Das Spiel vom letzten Dienstag in Kloten war das hundertste der SCL Tigers unter der Führung von Heinz Ehlers. Der dänische Headcoach übernahm die Mannschaft im Oktober 2016 in einem desolaten Zustand. Abgeschlagen auf dem zwölften und letzten Platz mit lediglich fünf Punkten aus den ersten zehn Spielen. Seither sind anderthalb Jahre mit neunzig Qualifikations- und zehn Platzierungsrundenspielen vergangen. Der Zeitpunkt ist gekommen, um sich einmal ein grosses und deshalb auch aussagekräftiges Bild über die Tätigkeit der Mannschaftsverantwortlichen seit der Rückkehr in die National League A zu machen. Vergleicht man die Bilanzen von Benoit Laporte und Scott Beattie mit denjenigen von Heinz Ehlers, dann sehen die beiden Kanadier schlecht aus. Einziger Lichtblick war der Ligaerhalt unter Beattie dank dem Gewinn der Playoutserie gegen Biel. Heinz Ehlers hingegen hat die Langnauer zusammen mit Assistenzcoach Marco Bayer, Goalietrainer Dusan Sidor und Athletikcoach Nik Hess und Sportchef Jörg Reber zu einer Mannschaft geformt, die sich vom zwölften Rang im Oktober 2016 sukzessive auf den neunten Rang im März 2018 verbesserte und sich zwei Mal in der Platzierungsrunde souverän den Ligaverbleib sicherte. Diese positive Entwicklung lässt sich durch zwei Werte auch belegen.

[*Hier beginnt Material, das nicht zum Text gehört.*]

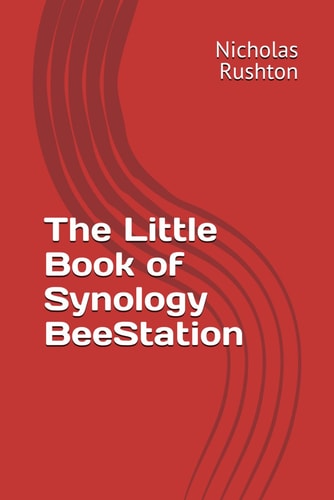The Little Book of Synology BeeStation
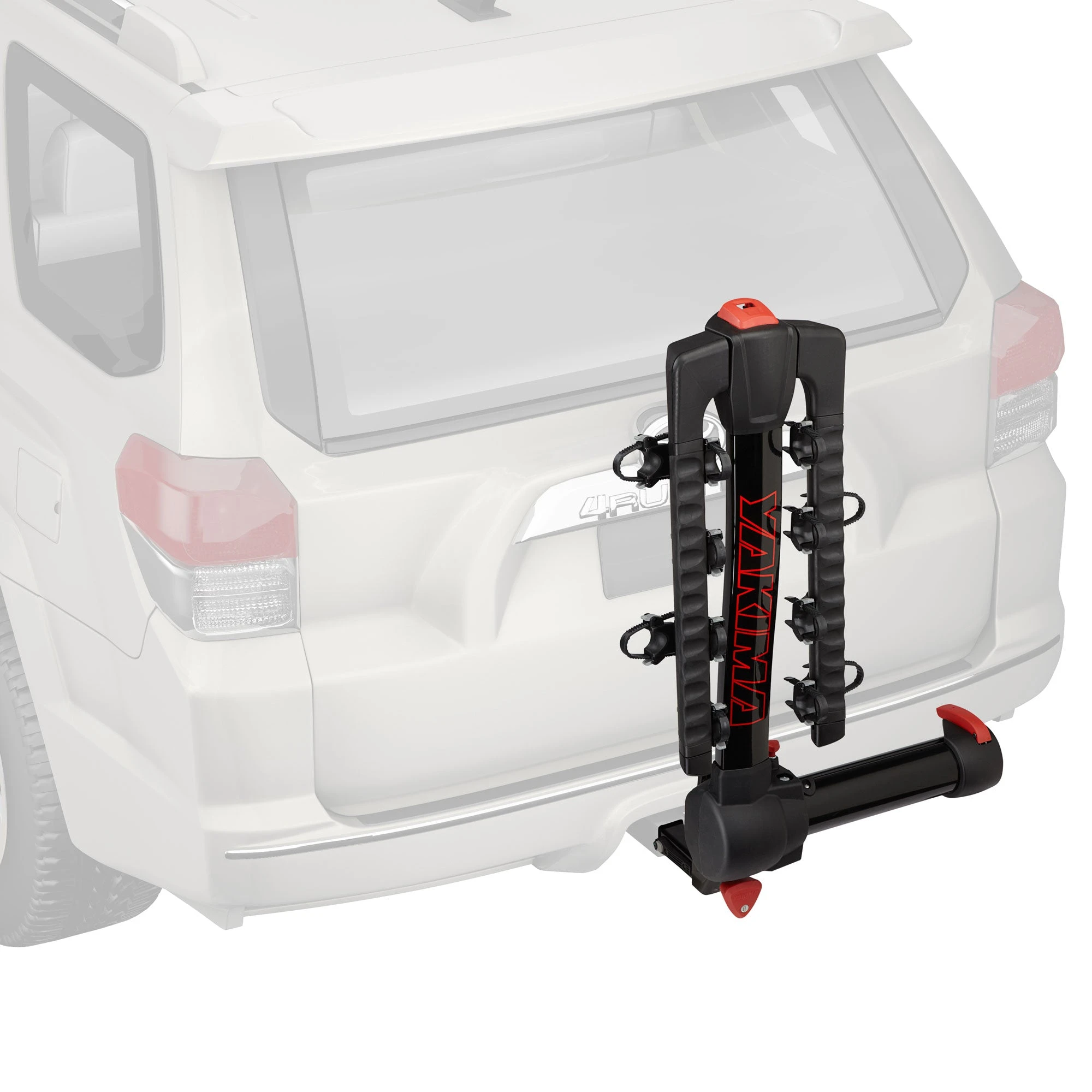 Yakima FullSwing 4 Bike Hitch Rack 10 Yakima FullSwing 4 Bike Hitch Rack - Image 10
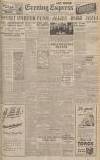 Liverpool Evening Express Monday 15 November 1943 Page 1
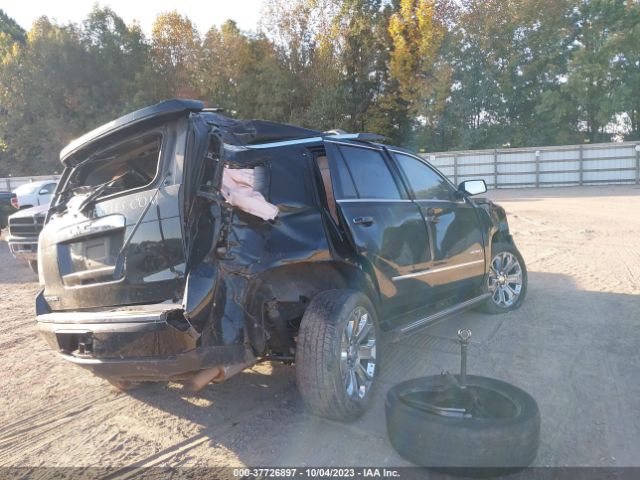 1GKS2CKJ2GR344045 GMC YUKON DENALI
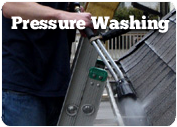 Pressure Washing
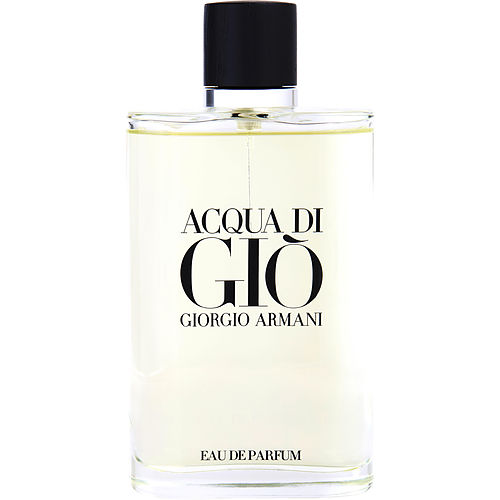 ACQUA DI GIO by Giorgio Armani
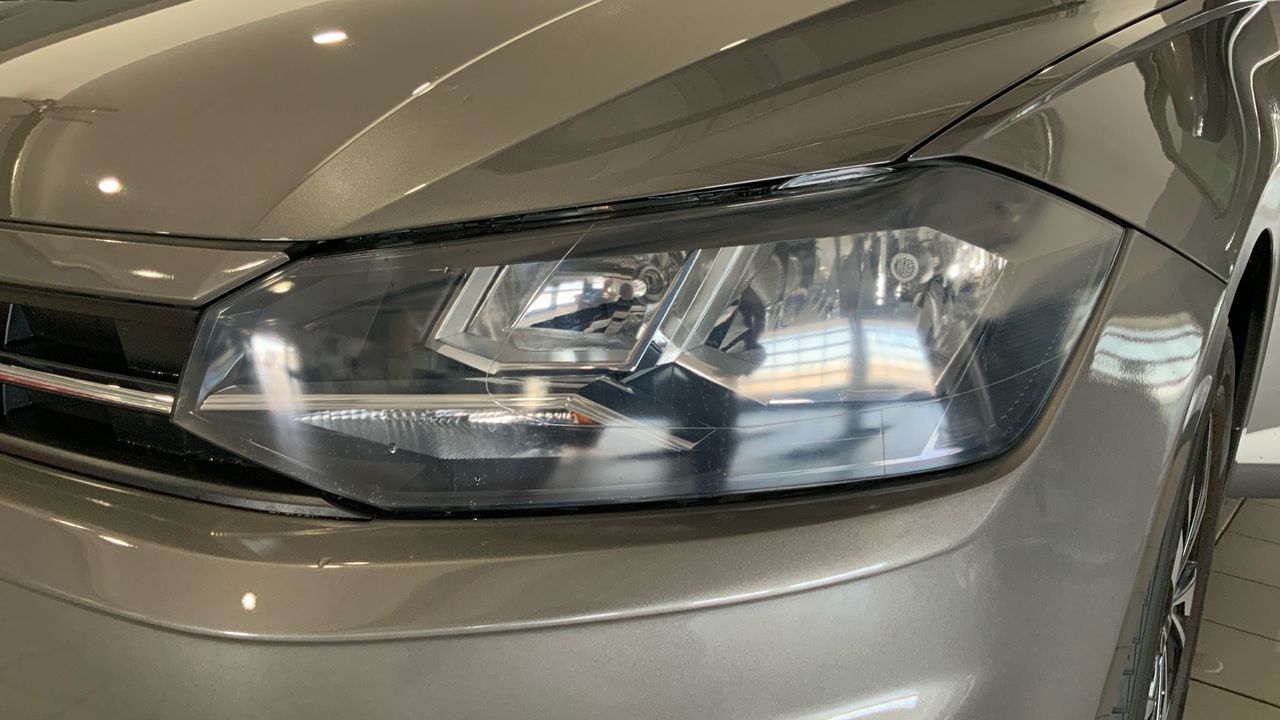 Volkswagen Polo 1.0 TSI 70KW ADVANCE 95 5P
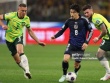 Trực tiếp bóng đá Australia - Nhật Bản: Đội chủ nhà ghi bàn phút 90 (Vòng loại World Cup) (Hết giờ)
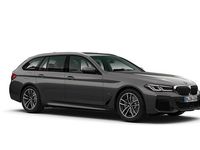 Gebraucht BMW 520 Efficient Dynamics 190 PS (139 kW) 2026 Kombi
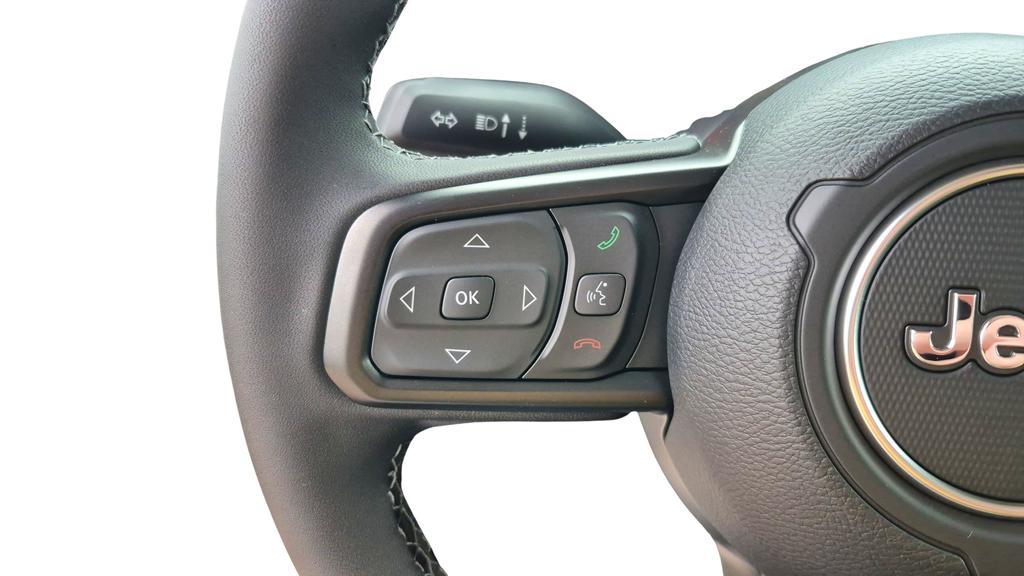 new 2026 Jeep Gladiator car, priced at $53,784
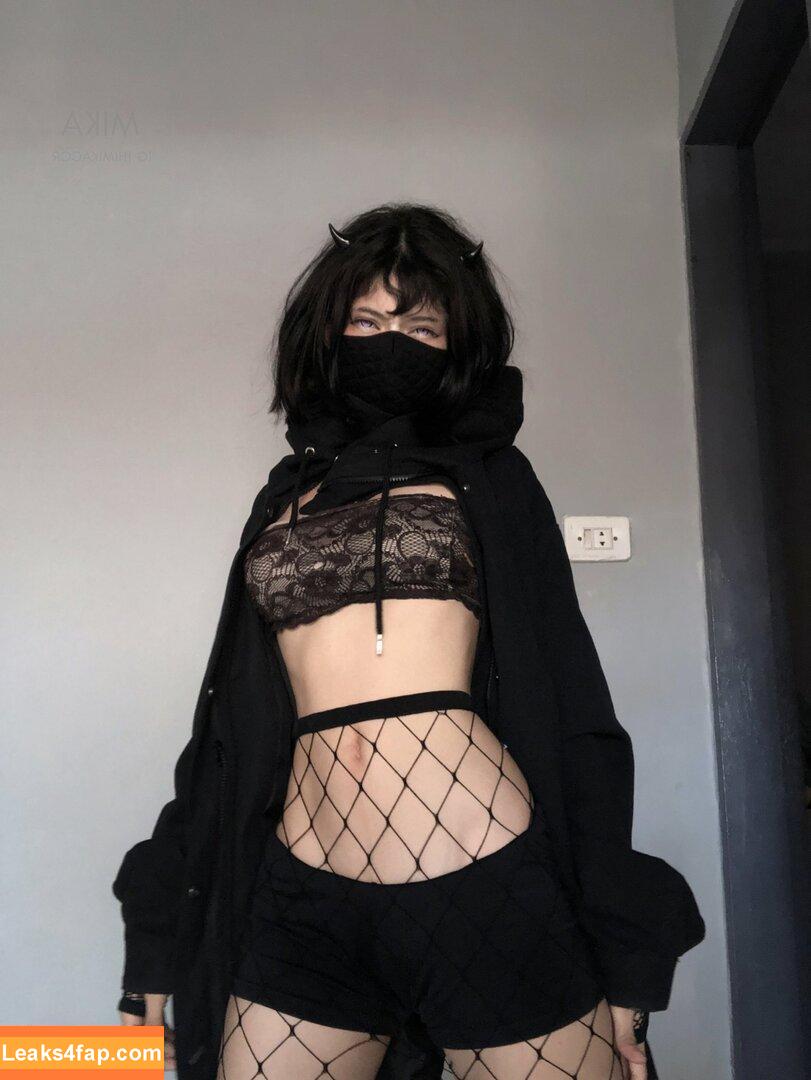 Vamp.car / Himikaccr / mikaxshai / vampfux leaked photo photo #0048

Anzahl Siege: Laporte und Beattie führten die Tigers in 72 Spielen zu 26 Siegen (Erfolgsquote 36,1 Prozent). Unter Ehlers erkämpften sich die Emmentaler in 100 Spielen aber 47 Siege (47,0 Prozent).
Spiele mit Punktgewinnen: Laporte/Beattie 31mal in 72 Spielen (43,0), Ehlers 55mal in 100 Spielen (55,0). 

 

Ohne Wenn und Aber

Heinz Ehlers ist kein Headcoach der grossen Worte. Er weiss, was er hat und was er will, wo er steht und wohin er will. Den einmal gewählten Weg geht er mit aller Konsequenz, ohne Wenn und Aber. Bezeichnend sein Ziel, sein grosses Bild, für die zu Ende gehende Saison: «Ganz einfach», erklärte er im letzten Herbst, «wir wollen besser werden». Und sie sind besser geworden die SCL Tigers in der zweiten Saison unter dem Dänen. In defensiver Hinsicht gehören sie sogar schon zu den top Sechs der National League A. Ihr Penaltykilling war das viertbeste in der Qualifikation, Punnenovs und Ciaccio bildeten das fünftbeste Torhüterduo der Liga, nur fünf Mannschaften kassierten weniger Gegentore als die Langnauer, die im Spiel bei Vollbestand (5 gegen 5) ebenfalls Position sechs einnahmen. Und auch die Disziplin hat sich positiv verändert. Nur der SCB kassierte weniger Strafminuten. Eine erstaunliche Entwicklung, wenn man bedenkt, dass die SCL Tigers in den ersten 20 Qualifikationsspielen 19mal auf den verletzten Captain Pascal Berger verzichten mussten, dass sich Antti Erkinjuntti als Topskorer ebenfalls verletzte und in den letzten 18 Qualifikationsspielen nur dreimal eingesetzt werden konnte und die Abwehr wegen Ville Koistinens Wechsel nach Ingolstadt und Cam Barkers Fussbruch in 17 Spielen ohne
ausländischen Verteidiger auskommen musste. Doch Ehlers und seine Trainer liessen sich durch diese schwerwiegenden Ausfälle nicht vom Weg abbringen. Sie machten ganz einfach das Beste daraus. Und das war nicht einmal so schlecht.